>> Begin Quoted text

# Bodymics for bodymics, hairline-wig, lavalier and headset mics



## Rod Reilly (Apr 21, 2017)

Just joined. I asked a new client last night where he got my name, and he told me Control Booth. Figured I had better check things out.

Our goal is to meet the needs of the wireless microphone users in theatre/theater with mic elements, transmitter belts, production hangers, antenna systems (bodymics.com) and rentals (www.bodymics.rentals).

As a number of posters have said we are pretty easy to deal with, with have a range of products from $49 to $99. They all sound good - many pros have been unable to pick ours against major brand names in blind tests in real theatre situations. They suffer the same problems as Countryman, dpa, Shure, AT etc - the thin cables we use a super susceptible to abuse.

As has been said many times on this board

don't wrap cables around the bodypack transmitter
use transmitter belts to prevent (minimize) the number of dropped transmitters still connected to mics still connected to actors
watch for kinking near the connector
make sure there is enough slack in the cable to allow full head motion without tugging on the cable
don't catch the cables in zipper or other closures
keep cables away from sharp implements
If you need and info, help or just an old-timer to chat to feel free to call, text, email


----------



## RonHebbard (Apr 21, 2017)

>> End Quoted text
>> Begin Data

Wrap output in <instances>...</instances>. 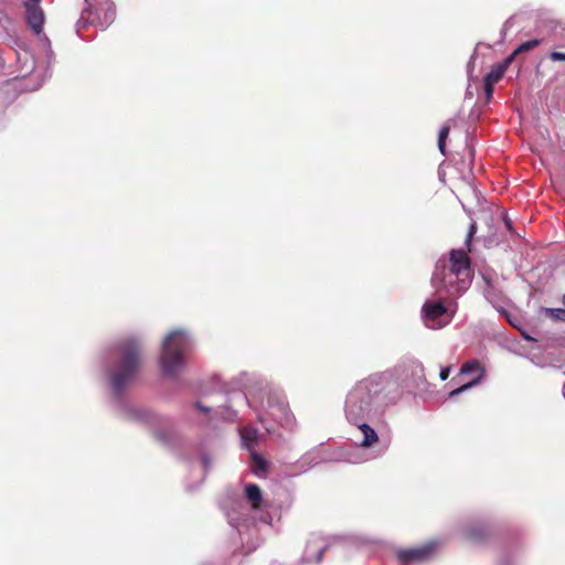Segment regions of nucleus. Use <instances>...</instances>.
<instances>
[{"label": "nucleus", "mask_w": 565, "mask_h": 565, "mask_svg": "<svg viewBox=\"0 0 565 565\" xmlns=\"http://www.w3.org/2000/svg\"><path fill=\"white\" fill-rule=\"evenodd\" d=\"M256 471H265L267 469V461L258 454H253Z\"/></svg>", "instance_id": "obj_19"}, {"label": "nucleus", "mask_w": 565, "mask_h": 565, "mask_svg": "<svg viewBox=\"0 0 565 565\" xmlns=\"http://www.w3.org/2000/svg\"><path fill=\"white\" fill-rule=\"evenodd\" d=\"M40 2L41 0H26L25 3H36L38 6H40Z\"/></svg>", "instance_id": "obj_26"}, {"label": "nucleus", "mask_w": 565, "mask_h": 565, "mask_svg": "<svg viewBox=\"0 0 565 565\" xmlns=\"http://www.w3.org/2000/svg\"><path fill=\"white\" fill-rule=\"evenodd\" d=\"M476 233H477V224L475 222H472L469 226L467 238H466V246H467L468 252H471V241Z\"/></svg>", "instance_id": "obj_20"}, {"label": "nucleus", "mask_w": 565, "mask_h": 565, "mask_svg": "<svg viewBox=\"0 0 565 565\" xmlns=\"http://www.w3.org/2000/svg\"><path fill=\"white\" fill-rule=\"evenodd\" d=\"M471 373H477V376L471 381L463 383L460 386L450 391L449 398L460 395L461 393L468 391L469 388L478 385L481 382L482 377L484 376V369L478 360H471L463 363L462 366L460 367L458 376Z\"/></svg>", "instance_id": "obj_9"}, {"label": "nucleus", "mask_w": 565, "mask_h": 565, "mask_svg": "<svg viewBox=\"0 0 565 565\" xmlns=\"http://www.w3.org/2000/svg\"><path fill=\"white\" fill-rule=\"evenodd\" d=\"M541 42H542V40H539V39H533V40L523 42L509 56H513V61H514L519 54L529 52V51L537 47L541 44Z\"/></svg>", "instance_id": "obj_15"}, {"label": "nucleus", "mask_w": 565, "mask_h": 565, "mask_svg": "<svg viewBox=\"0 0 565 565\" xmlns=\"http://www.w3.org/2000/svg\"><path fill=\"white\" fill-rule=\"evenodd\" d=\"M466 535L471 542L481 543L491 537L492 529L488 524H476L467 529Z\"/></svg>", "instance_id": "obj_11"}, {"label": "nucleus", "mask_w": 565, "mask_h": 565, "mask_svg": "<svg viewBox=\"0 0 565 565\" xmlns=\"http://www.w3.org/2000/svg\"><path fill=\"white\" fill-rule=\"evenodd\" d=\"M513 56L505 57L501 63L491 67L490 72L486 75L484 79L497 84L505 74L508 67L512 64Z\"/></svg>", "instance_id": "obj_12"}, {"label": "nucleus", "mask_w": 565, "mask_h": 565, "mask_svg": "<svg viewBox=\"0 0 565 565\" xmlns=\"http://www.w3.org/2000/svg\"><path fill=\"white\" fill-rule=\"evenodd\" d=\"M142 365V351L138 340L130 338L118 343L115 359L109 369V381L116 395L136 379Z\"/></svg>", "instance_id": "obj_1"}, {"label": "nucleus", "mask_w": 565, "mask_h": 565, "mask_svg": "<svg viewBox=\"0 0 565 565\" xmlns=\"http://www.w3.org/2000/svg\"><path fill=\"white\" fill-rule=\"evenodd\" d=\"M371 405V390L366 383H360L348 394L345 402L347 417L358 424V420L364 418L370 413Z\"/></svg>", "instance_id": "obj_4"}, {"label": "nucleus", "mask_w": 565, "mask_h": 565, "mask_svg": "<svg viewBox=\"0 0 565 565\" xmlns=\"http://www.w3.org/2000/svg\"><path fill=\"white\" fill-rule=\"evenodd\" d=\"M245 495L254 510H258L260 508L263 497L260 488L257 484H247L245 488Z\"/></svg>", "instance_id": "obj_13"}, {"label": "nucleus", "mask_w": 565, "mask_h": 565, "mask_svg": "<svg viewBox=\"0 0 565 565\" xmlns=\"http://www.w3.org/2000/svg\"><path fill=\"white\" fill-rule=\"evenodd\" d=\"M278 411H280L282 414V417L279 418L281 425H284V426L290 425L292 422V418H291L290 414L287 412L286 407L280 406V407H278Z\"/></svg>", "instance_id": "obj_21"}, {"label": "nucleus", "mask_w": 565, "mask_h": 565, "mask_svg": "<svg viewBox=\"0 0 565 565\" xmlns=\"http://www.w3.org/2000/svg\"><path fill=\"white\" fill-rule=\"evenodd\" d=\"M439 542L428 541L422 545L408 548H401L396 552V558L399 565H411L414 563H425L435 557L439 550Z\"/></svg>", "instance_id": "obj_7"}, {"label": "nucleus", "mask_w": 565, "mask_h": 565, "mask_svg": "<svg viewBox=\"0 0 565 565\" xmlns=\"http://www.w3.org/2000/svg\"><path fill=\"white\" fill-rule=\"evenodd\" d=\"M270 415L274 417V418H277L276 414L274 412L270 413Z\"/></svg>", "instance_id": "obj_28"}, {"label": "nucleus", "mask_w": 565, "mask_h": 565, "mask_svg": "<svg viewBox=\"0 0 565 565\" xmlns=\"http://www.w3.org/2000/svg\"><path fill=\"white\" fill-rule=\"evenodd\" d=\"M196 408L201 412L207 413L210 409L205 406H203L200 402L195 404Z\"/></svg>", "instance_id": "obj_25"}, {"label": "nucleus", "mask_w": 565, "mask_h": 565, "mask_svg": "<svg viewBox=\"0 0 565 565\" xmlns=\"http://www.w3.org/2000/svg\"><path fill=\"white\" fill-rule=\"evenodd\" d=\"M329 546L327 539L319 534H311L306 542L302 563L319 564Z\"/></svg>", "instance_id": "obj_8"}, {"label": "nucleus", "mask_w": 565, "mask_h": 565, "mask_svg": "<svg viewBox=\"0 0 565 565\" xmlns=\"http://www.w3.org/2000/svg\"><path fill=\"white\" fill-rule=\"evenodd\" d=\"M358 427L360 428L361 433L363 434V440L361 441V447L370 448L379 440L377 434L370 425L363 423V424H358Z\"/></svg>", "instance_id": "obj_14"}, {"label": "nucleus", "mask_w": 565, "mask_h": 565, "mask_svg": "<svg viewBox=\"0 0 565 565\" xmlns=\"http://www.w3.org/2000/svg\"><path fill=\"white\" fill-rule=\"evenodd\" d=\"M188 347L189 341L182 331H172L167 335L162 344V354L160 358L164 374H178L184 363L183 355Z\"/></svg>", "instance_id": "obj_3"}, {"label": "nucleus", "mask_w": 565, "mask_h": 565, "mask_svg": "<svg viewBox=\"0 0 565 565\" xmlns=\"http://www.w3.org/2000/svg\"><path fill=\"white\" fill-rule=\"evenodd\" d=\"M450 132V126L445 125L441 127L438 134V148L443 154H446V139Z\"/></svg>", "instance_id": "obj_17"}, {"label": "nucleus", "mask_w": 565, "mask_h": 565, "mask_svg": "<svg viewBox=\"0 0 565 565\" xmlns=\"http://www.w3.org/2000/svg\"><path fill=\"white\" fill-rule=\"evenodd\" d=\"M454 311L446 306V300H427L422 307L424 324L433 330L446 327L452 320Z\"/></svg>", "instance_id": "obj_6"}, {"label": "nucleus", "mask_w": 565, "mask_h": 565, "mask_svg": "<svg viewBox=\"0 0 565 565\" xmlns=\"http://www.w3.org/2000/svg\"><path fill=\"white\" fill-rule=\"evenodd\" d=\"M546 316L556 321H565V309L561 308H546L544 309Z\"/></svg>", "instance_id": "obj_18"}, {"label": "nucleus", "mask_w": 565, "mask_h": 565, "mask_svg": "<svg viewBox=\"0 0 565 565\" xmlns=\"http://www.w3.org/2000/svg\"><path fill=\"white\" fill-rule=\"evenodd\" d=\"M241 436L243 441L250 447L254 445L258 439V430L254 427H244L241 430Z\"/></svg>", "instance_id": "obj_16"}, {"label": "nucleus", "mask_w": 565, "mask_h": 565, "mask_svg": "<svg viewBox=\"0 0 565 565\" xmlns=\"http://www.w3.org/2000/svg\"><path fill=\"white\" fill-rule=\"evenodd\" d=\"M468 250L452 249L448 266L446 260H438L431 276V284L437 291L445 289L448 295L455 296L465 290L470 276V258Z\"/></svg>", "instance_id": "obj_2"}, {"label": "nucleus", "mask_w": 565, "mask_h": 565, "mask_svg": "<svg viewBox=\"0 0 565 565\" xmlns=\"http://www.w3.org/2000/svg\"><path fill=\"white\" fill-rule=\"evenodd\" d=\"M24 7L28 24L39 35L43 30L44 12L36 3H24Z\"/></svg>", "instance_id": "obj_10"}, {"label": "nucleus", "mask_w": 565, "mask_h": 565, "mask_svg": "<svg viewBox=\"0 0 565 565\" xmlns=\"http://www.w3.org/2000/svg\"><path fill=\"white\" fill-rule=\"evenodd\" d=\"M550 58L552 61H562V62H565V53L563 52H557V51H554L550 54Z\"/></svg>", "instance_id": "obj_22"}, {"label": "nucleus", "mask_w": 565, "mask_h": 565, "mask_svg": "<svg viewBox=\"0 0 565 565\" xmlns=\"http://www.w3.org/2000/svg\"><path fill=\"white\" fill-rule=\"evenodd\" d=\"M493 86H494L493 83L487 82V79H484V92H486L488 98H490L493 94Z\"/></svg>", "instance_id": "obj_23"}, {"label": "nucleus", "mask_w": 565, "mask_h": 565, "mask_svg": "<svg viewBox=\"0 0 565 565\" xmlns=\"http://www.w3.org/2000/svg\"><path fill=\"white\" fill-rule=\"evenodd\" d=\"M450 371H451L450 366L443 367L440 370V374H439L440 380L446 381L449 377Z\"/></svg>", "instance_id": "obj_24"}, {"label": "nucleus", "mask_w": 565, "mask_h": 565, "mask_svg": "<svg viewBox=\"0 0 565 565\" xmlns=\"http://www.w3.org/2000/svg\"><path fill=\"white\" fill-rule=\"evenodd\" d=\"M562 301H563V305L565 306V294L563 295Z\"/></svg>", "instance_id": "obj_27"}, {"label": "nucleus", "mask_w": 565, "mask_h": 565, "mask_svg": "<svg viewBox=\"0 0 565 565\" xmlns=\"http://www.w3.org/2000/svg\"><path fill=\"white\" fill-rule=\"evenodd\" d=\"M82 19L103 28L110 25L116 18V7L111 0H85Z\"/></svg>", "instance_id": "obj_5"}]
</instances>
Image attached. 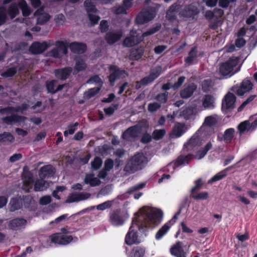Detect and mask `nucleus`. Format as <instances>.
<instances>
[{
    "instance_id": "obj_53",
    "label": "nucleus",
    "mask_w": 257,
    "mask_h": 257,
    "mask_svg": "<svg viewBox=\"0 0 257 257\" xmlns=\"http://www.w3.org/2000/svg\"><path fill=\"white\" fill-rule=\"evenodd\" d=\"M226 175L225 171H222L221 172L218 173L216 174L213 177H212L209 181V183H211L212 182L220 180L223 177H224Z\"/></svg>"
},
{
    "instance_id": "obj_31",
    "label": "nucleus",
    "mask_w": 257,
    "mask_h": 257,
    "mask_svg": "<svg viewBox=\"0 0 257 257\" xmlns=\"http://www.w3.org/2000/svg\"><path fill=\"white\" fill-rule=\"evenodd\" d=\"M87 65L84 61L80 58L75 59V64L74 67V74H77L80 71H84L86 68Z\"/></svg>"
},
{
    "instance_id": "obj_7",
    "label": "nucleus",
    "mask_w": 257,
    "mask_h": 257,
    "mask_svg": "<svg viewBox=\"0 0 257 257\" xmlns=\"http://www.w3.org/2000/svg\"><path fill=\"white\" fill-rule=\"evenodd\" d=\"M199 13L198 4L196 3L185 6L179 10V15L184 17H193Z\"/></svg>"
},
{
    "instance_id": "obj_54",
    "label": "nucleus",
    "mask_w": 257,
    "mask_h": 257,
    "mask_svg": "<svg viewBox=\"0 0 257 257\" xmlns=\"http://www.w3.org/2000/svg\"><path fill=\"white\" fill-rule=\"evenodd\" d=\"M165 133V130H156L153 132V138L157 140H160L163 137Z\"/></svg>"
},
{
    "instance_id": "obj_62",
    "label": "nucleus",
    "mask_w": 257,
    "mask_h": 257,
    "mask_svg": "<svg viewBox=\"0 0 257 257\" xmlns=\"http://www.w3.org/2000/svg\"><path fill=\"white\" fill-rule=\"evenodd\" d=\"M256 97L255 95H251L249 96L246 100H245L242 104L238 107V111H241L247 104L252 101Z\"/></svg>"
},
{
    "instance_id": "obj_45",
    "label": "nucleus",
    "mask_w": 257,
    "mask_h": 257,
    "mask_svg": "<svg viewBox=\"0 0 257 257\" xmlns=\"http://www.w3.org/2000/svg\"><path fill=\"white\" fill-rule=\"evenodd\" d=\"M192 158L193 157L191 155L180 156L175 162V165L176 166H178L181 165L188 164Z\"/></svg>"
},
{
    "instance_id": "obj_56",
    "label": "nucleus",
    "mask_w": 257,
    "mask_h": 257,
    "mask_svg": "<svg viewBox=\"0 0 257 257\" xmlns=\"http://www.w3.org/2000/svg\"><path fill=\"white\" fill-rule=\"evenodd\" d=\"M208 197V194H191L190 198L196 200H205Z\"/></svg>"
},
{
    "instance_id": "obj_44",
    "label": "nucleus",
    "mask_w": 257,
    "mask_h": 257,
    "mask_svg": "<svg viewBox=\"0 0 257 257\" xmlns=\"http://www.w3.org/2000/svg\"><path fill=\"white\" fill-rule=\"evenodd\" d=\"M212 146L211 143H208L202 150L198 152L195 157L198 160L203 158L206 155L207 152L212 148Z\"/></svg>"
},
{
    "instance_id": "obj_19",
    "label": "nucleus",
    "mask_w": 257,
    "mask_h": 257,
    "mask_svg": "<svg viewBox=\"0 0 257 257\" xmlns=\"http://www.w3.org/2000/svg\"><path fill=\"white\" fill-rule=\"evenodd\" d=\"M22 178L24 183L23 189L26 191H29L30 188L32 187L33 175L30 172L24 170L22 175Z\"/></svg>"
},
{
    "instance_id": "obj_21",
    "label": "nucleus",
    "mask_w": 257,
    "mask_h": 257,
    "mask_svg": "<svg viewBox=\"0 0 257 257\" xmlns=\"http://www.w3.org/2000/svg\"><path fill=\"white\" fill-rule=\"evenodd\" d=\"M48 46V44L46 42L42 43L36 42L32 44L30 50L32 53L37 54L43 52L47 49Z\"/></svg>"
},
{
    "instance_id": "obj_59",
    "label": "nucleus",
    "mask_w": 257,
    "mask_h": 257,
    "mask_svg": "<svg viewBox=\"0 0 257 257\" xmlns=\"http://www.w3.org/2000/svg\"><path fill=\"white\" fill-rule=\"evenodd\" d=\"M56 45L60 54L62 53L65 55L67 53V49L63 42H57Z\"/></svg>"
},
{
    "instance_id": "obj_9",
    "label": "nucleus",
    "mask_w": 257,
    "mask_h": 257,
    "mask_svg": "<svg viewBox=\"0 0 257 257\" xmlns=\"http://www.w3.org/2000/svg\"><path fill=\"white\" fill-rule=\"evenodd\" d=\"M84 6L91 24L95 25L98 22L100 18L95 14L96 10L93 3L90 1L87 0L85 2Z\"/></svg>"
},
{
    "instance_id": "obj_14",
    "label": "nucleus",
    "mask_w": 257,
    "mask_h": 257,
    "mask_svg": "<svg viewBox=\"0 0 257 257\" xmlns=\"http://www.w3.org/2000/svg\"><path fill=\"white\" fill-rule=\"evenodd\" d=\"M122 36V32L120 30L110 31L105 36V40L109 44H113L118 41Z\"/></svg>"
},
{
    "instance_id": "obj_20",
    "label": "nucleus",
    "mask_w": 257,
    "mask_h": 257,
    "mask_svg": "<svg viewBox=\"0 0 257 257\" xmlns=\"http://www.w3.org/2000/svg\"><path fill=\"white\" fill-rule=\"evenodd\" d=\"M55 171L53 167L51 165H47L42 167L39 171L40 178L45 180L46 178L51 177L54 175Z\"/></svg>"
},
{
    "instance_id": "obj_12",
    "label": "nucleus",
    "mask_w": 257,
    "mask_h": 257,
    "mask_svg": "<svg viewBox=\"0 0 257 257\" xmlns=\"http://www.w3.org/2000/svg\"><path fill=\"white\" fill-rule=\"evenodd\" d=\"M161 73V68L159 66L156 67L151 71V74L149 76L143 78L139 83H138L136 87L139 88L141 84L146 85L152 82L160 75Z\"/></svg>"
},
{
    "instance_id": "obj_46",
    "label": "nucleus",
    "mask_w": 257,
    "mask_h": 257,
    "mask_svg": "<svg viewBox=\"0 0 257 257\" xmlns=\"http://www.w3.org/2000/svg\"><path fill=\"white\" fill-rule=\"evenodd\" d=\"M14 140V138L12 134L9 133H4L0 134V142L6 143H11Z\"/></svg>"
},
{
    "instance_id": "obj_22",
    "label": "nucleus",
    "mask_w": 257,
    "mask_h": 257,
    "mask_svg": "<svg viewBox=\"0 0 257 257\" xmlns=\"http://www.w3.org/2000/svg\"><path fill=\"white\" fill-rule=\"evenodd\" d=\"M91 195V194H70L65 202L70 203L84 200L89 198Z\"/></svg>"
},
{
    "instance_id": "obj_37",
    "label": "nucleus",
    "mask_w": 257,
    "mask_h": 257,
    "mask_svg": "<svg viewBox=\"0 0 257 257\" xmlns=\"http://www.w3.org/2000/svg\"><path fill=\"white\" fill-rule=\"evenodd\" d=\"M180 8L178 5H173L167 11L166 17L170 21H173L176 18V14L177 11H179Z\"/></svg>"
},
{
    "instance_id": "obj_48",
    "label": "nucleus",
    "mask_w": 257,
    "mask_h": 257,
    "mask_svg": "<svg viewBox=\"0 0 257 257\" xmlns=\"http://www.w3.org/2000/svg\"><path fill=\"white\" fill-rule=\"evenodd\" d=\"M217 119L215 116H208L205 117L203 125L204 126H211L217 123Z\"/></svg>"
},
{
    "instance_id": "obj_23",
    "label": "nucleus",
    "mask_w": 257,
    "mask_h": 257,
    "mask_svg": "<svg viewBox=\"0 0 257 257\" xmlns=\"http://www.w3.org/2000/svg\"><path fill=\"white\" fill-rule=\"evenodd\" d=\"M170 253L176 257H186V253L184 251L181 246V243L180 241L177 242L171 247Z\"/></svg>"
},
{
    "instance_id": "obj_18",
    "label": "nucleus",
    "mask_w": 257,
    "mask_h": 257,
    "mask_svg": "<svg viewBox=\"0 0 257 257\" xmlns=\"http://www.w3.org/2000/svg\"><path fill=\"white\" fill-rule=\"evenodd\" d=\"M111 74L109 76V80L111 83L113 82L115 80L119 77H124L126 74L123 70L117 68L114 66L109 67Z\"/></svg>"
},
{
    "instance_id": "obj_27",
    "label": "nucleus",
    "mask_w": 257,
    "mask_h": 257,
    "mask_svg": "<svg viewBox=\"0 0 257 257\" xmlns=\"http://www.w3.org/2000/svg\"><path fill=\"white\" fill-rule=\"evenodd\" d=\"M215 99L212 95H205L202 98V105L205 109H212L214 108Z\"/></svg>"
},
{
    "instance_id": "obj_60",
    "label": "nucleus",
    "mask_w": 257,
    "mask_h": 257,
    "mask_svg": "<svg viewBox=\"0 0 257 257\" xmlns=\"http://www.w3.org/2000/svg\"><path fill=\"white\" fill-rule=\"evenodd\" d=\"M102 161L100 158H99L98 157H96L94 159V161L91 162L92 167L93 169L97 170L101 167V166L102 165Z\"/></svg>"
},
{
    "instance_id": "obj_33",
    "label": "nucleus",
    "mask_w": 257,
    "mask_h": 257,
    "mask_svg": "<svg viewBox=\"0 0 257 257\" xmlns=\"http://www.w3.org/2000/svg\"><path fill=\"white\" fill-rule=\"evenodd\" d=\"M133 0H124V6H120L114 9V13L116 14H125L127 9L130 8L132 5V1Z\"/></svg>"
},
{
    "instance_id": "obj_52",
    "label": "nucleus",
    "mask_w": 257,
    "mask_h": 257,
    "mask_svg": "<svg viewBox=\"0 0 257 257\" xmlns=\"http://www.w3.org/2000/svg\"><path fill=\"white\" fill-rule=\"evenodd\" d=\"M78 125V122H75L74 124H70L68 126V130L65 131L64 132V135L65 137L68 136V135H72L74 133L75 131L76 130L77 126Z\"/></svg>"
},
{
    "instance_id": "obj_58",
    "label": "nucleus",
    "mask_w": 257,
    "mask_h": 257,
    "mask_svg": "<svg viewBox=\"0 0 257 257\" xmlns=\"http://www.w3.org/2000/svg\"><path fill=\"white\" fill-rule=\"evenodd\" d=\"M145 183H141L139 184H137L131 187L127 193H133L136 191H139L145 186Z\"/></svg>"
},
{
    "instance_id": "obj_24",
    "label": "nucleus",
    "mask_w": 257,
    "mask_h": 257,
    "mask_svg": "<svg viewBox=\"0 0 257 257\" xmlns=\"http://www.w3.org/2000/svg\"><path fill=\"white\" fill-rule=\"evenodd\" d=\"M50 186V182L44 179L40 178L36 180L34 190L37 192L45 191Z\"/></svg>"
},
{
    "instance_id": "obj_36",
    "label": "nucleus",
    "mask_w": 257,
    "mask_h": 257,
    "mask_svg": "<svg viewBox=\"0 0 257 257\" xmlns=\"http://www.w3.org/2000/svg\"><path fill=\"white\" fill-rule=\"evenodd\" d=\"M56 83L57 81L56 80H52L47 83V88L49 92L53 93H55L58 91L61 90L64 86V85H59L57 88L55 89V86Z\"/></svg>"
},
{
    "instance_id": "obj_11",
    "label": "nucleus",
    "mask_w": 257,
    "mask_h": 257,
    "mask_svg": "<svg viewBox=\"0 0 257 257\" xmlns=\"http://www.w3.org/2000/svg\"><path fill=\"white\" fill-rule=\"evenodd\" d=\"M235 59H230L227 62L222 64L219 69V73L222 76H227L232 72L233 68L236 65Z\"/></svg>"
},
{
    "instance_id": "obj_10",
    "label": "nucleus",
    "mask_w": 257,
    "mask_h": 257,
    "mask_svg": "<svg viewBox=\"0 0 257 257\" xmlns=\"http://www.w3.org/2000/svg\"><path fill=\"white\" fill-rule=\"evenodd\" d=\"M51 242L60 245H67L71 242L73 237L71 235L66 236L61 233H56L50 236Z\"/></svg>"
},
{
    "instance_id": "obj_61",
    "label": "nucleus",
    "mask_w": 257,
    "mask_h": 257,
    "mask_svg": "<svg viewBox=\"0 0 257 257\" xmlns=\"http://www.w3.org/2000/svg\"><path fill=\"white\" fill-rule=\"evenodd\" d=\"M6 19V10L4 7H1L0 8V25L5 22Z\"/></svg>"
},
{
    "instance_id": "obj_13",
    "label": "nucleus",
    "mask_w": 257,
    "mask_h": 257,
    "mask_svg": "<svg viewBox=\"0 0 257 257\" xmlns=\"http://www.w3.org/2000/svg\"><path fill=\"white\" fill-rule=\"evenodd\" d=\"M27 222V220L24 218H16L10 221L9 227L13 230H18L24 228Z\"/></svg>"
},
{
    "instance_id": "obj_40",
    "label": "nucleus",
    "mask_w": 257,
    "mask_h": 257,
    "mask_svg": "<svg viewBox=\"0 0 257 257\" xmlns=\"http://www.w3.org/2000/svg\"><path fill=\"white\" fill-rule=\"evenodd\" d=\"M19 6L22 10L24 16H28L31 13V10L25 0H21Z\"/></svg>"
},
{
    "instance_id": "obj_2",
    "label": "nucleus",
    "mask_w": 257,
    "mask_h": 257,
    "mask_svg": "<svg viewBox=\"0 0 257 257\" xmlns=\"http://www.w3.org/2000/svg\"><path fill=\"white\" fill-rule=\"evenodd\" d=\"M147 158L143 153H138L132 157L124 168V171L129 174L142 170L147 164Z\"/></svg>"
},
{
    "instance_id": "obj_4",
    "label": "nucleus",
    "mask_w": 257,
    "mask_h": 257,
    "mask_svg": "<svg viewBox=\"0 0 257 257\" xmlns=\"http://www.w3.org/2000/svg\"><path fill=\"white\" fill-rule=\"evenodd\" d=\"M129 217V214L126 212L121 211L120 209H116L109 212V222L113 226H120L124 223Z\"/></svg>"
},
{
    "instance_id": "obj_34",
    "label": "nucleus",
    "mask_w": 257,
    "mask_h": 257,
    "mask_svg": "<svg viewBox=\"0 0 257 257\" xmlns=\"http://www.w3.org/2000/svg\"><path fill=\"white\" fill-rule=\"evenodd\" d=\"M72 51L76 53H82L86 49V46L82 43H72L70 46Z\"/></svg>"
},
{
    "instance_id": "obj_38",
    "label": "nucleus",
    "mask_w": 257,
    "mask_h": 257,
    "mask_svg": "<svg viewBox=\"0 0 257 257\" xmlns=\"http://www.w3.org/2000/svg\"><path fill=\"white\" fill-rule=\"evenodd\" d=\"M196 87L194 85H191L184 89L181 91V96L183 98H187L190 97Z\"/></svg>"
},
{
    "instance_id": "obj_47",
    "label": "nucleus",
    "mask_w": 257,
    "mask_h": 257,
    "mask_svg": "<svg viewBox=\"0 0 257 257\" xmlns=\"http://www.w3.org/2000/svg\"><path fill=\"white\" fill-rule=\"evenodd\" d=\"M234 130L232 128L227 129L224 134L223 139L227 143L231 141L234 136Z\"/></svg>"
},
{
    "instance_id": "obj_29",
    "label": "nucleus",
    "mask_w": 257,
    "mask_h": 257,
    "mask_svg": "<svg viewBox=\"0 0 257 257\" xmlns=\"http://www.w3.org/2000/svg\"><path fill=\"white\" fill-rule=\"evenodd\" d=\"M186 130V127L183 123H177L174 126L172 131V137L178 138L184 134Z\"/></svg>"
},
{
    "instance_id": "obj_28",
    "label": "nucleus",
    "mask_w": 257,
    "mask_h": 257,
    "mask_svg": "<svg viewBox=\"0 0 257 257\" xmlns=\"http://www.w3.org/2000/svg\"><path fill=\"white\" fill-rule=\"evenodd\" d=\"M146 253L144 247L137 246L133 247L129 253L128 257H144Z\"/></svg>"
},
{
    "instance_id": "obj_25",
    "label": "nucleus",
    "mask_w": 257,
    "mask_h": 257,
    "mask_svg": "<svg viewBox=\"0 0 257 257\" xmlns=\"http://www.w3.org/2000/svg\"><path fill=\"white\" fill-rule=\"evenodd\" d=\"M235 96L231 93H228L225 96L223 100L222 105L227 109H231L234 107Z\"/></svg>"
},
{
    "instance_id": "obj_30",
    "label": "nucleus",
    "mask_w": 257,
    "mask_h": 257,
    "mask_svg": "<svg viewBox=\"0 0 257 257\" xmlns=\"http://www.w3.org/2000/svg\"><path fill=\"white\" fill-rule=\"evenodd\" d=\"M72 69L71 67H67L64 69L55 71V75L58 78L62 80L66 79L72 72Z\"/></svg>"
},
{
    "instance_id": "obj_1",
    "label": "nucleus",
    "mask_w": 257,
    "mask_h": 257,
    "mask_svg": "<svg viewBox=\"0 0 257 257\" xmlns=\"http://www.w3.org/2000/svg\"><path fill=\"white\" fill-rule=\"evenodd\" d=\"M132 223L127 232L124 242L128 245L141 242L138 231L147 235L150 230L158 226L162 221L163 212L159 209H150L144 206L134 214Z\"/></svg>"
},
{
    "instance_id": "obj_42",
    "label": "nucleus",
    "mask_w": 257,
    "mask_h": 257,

>> End Data

• [Exercise tasks]
a - Answer these questions from the bodymics thread, one answer per line:
(i) According to Rod Reilly, where did his new client say he got his name?
(ii) What price range does Rod Reilly give for his products?
(iii) What does the list of cable advice say to watch for near the connector?
b - Extend the bodymics thread past its last line.

• [Answers for the exercise]
a -
(i) Control Booth
(ii) $49 to $99
(iii) Kinking

b -
Rod Reilly said:


> Just joined. I asked a new client last night where he got my name, and he told me Control Booth. Figured I had better check things out.
> 
> Our goal is to meet the needs of the wireless microphone users in theatre/theater with mic elements, transmitter belts, production hangers, antenna systems (bodymics.com) and rentals (www.bodymics.rentals).
> 
> ...


Welcome aboard @Rod Reilly 
Toodleoo!
Ron Hebbard.


----------



## Scarrgo (Apr 21, 2017)

Welcome to CB, glad to have you here...

I bought 8 mics a couple of months ago, worked out great...

Sean...


----------



## Dionysus (May 5, 2017)

Welcome to CB, always glad to see new people here.

I have to second everything you said, far too often I see abuse to mics and transmitters. Big thing NEVER EVER LET A PERFORMER TAKE OFF THEIR OWN MIC. Always make them go to the mic techs to do it, or a trained actor to help.

Ive had to use mics and transmitters that had received abuse from a previous show a couple times. Not fun.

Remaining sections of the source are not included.